— Provided data —
Start of Block

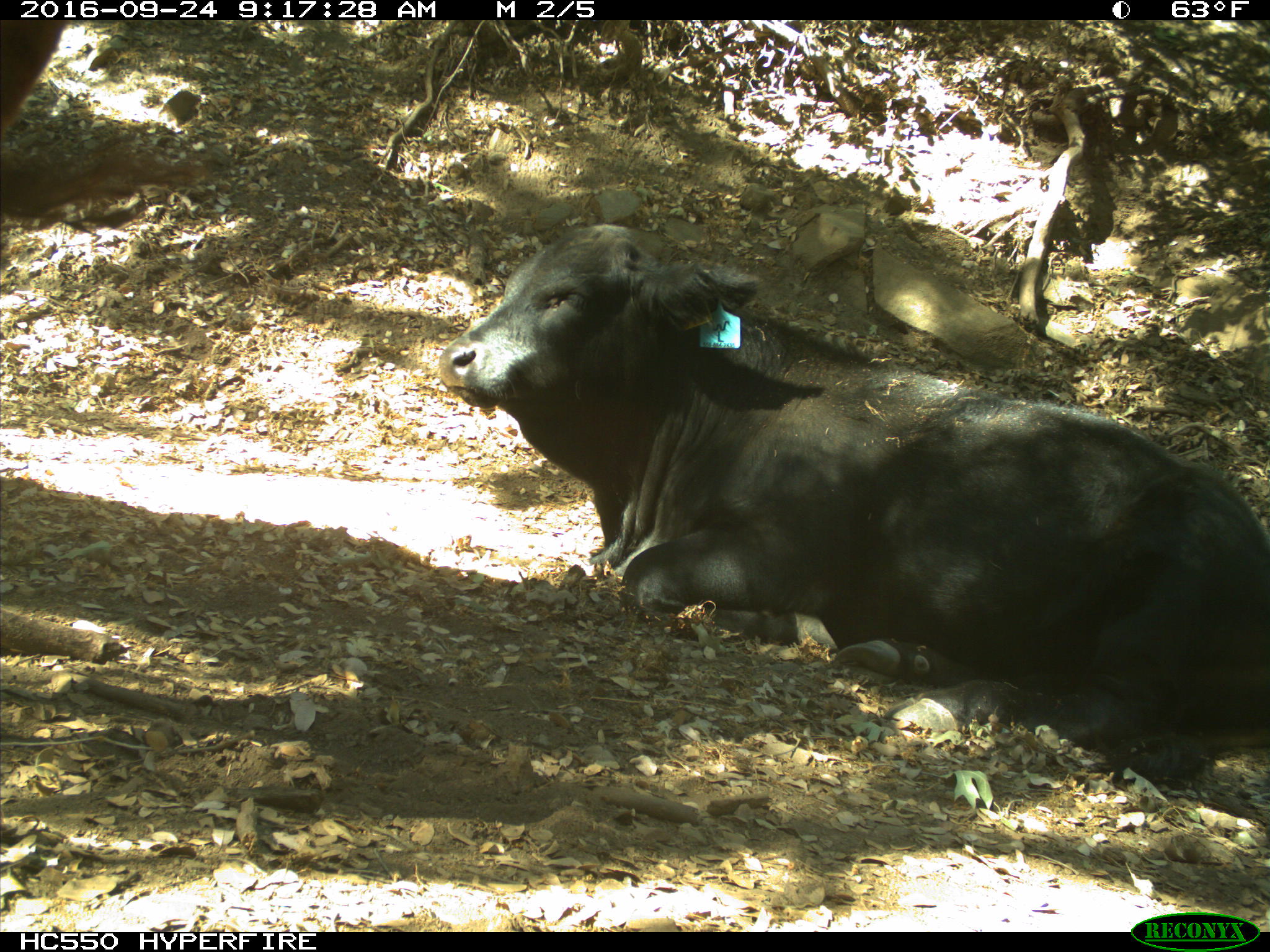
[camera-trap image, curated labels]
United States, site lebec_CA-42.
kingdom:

End of Block
Start of Block

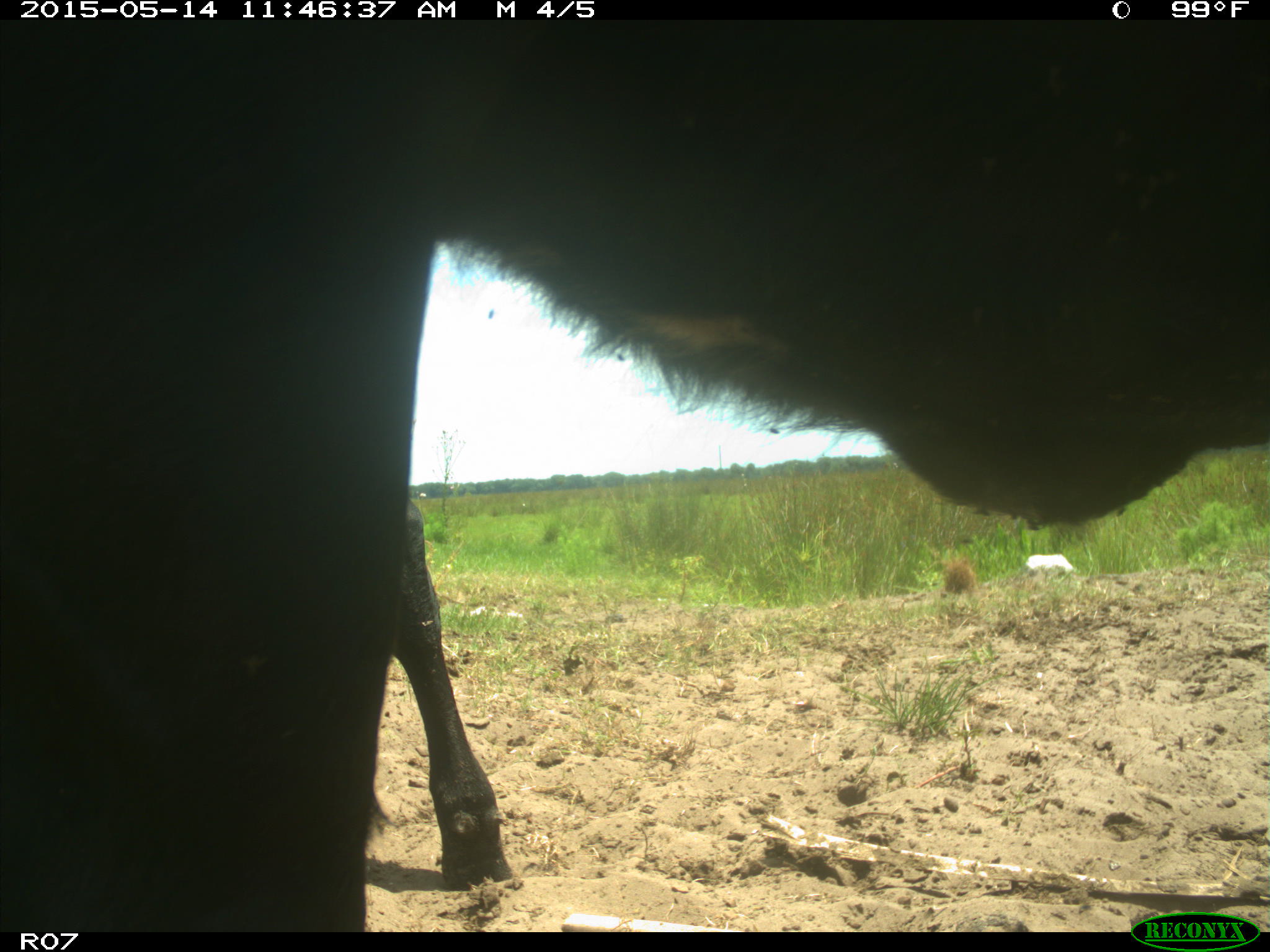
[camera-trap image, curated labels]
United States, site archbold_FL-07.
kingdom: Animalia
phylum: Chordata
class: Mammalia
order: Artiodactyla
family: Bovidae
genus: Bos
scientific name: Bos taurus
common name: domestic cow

End of Block

— How to complete this task —
Show, from the material above, each line that includes the string "States".

— Reply —
United States, site lebec_CA-42.
United States, site archbold_FL-07.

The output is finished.